# WHAT TO WORK ON
(1) In the forum post about the broken prop shaft, rewrite the passage starting with "When you did" and going on through "zincs are working.", swapping "bronze" for "steel".
(2) Carry on with the forum post about the broken prop shaft from the point where it stops.

|Topic Review (Newest First)|
|07-07-2010 11:55 PM|
A couple thoughts that are very remote, but haven't been mentioned so here goes in an effort to save you some hauling charges if the situation, by chance, is less severe than a broken shaft.
When you did the 'you turn your end while I hold mine still' test - were you certain to be grasping actual shaft on both ends? or is it possible one person was grasping a zinc, strut, prop or other anscilliary appendage? If you're uncertain, repeat the test - you can do this on a short haul and may even be able to do it while in the water.
If it truely is broken, not only are you going to have to replace it, you're going to want to determine the cause. I've seen a bronze shaft crack like a twig when it struck a log - but only after years of use without proper zinc protection. The pitting was so severe the entire matrix of the shaft was comprimized. SO the lesson is, be sure your zincs are working.
I will repeat for emphasis the importance of alignment - even in a v-drive. a simple check on this is to eyeball the attitude of the engine side prop shaft end relative to the transmission coupling while taking the shaft throu a "+" manuever in the shaft log. this will require removal of any stuffing box or similar device, and it's not an alignment process as much as it is a test on whether the alignment is WAY of of whack. IF it is, it will be very clear to you the at one or more of the 4 endpoints of the "+" motion (up to stop, down to stop, starboard, port) you will notice that the travel does not leave the shaft equidistant from the coupling - if this is true, it's likely to be your root cause of the break. That said, it would be very surprising that a loud noticiable noise or vibration underfoot would not have been experienced prior to the damage.

# INFORMATION PROVIDED
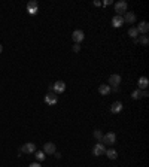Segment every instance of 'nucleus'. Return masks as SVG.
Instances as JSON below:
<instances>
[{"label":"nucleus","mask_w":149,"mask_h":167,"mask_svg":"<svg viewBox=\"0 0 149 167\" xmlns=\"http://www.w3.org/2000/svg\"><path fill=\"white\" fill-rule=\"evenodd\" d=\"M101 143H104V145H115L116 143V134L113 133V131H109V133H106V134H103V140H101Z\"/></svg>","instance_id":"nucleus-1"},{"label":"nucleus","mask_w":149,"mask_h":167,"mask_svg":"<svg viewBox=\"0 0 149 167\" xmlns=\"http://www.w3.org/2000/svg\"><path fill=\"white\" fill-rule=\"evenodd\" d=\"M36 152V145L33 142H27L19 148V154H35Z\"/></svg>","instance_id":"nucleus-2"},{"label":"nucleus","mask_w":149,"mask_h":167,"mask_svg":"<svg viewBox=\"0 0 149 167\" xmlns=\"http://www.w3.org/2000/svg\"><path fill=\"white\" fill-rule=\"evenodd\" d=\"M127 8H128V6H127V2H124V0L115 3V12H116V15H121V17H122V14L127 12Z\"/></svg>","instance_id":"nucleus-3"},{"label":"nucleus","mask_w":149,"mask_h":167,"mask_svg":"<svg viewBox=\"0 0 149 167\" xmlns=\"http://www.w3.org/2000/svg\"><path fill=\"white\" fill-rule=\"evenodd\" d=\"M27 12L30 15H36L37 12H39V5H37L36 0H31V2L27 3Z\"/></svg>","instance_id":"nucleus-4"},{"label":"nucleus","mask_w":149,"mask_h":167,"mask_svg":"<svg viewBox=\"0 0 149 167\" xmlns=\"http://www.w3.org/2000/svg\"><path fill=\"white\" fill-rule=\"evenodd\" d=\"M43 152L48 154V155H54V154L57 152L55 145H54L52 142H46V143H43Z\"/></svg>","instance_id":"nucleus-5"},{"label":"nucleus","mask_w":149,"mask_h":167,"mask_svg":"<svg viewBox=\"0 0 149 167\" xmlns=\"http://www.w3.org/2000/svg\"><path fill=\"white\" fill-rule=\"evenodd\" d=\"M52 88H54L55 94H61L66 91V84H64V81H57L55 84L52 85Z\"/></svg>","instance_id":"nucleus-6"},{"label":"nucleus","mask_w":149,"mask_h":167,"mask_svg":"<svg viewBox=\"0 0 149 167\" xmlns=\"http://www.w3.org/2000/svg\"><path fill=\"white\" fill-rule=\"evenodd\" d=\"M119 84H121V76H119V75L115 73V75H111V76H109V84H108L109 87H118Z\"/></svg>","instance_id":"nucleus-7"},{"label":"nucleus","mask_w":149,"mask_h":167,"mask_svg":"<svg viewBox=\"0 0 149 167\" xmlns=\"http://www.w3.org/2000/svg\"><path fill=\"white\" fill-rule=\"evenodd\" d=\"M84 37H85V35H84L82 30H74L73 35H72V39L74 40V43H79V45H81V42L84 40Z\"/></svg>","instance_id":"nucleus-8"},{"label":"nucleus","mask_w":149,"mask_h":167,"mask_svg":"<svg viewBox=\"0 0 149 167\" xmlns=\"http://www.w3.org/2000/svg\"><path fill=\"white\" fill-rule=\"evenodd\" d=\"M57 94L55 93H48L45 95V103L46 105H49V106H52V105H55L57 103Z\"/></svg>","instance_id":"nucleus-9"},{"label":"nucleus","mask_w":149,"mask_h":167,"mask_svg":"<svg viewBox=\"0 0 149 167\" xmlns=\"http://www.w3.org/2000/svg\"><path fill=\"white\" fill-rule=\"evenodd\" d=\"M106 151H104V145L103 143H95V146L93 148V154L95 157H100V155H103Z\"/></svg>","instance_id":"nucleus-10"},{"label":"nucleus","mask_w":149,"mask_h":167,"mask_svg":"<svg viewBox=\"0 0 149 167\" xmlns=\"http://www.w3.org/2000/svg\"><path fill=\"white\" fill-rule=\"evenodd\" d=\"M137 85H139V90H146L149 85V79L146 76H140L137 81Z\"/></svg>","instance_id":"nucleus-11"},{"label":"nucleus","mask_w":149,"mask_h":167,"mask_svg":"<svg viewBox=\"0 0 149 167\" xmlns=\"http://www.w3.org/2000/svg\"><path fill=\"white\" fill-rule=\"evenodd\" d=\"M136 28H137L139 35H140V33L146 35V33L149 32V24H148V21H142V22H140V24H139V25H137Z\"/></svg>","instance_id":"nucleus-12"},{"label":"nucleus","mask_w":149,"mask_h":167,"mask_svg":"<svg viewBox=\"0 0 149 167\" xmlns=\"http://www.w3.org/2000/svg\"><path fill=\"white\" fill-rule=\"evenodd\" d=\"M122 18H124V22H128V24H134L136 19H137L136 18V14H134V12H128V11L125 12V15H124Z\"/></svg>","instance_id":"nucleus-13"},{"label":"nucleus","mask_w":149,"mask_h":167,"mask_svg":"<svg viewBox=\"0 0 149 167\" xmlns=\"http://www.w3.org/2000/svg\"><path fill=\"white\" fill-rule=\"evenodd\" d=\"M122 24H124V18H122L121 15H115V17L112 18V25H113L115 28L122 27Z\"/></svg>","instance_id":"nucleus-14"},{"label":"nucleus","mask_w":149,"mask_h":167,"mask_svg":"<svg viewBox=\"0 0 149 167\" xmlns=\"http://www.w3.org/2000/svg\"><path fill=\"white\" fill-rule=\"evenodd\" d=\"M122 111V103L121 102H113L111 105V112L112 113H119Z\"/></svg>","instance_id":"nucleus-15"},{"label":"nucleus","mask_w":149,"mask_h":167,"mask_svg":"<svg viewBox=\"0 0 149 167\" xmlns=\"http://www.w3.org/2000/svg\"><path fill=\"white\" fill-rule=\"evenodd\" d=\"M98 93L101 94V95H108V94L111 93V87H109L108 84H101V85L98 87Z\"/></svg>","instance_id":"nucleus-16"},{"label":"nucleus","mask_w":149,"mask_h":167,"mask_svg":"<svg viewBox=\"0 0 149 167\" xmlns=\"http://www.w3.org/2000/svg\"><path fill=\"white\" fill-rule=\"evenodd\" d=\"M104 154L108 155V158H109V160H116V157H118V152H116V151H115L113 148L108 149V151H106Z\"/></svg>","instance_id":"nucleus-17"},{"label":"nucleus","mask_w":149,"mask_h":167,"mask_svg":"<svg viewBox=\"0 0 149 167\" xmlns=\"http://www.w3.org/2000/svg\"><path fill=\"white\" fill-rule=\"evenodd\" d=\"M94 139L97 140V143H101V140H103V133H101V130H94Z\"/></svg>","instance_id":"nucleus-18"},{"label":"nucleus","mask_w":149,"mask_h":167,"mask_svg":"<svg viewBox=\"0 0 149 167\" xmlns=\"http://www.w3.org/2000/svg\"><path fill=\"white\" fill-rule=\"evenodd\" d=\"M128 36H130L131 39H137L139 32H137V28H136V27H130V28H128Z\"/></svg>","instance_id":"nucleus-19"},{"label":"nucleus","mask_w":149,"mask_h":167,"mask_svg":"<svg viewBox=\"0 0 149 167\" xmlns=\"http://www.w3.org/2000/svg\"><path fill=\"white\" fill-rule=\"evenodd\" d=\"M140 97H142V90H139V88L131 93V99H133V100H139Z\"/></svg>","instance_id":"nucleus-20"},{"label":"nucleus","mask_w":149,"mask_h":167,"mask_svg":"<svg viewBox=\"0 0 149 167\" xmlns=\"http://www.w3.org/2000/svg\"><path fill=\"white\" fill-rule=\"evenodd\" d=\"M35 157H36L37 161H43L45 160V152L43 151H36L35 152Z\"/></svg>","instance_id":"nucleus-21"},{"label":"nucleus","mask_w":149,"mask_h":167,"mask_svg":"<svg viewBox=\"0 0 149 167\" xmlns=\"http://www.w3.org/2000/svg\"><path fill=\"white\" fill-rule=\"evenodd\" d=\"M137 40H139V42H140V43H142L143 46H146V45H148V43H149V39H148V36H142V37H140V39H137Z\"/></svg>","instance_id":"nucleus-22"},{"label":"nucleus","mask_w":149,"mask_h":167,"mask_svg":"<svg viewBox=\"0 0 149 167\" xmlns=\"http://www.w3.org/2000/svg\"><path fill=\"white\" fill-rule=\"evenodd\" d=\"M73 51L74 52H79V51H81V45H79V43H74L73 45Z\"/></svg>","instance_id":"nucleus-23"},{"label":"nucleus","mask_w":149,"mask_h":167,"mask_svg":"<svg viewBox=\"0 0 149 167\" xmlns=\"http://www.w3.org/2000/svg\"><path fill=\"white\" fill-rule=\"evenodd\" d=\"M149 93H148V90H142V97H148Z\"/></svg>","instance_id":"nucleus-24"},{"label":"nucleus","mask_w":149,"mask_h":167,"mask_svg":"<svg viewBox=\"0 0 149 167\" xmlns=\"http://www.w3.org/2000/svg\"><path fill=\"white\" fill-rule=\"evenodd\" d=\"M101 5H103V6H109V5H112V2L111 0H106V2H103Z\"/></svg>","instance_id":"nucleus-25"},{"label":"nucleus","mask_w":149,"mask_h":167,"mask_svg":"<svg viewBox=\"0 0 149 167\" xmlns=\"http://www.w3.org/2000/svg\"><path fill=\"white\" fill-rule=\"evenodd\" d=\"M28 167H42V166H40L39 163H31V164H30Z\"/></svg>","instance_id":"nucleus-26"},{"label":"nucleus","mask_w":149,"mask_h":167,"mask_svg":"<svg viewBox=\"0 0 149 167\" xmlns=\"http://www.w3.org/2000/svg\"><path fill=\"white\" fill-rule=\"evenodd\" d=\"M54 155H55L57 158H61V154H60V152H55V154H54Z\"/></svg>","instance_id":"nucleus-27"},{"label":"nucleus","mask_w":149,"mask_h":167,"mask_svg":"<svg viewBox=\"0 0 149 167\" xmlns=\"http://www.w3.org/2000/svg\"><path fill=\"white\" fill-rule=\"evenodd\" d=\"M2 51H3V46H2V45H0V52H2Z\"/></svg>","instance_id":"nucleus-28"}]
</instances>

# EXERCISE ANSWERS
(1)
When you did the 'you turn your end while I hold mine still' test - were you certain to be grasping actual shaft on both ends? or is it possible one person was grasping a zinc, strut, prop or other anscilliary appendage? If you're uncertain, repeat the test - you can do this on a short haul and may even be able to do it while in the water.
If it truely is broken, not only are you going to have to replace it, you're going to want to determine the cause. I've seen a steel shaft crack like a twig when it struck a log - but only after years of use without proper zinc protection. The pitting was so severe the entire matrix of the shaft was comprimized. SO the lesson is, be sure your zincs are working.

(2)
|07-07-2010 05:56 PM|
|stiffwind||Thanks Harbin2, it sounds like my shaft may have met the same fate as yours. I am still uncertain whether there is some kind of coupling or universal joint in the shaft between the stuffing box and the transmission that could have become disconnected or broken, but if not then it appears the fracture occurred to the part of the shaft to the aft of the suffing box flange and just forward of the through hull.|
|07-06-2010 07:55 PM|
|harbin2||Mine broke 2 months ago. I sailed 45 miles home and my marina got me in my slip. The repair cost was $3K including haul out and in. My shaft is only 3/4" and mine is a direct drive. I posted here and concluded the primary cause was alignment - fatigue failure. The new shaft is Aquamet 22 (supposedly the best steel for shafts). I have no idea what the old shaft was made of. Also, I have a dripless shaft seal that was made before they came out with the vent tube. The break was inside the seal so I do believe the heat in the area of the seal contributed to the break. Your situation is lots more complicated than mine so I don't believe this info. really helps you.|
|07-02-2010 04:37 PM|
|EpicAdventure||If the shaft is broken, don't you worry about the whole shaft sliding out, thus leaving a very large hole in the bottom of the hull?|
|07-02-2010 03:41 PM|
Hey Bill and the others at Sailnet who responded:
thanks for all your thoughts. I have never taken apart a Yanmar 3GM transmission or shaft components so I am not sure if I explained the set up accurately. But it does seem that many more esperienced sailors are also puzzled by the circumstances. I have not had an opportunity to investigate further because I had to abandon my trip and return home. When the shaft is pulled this coming week I will report back with more details so that we all might get some insight as to what went wrong.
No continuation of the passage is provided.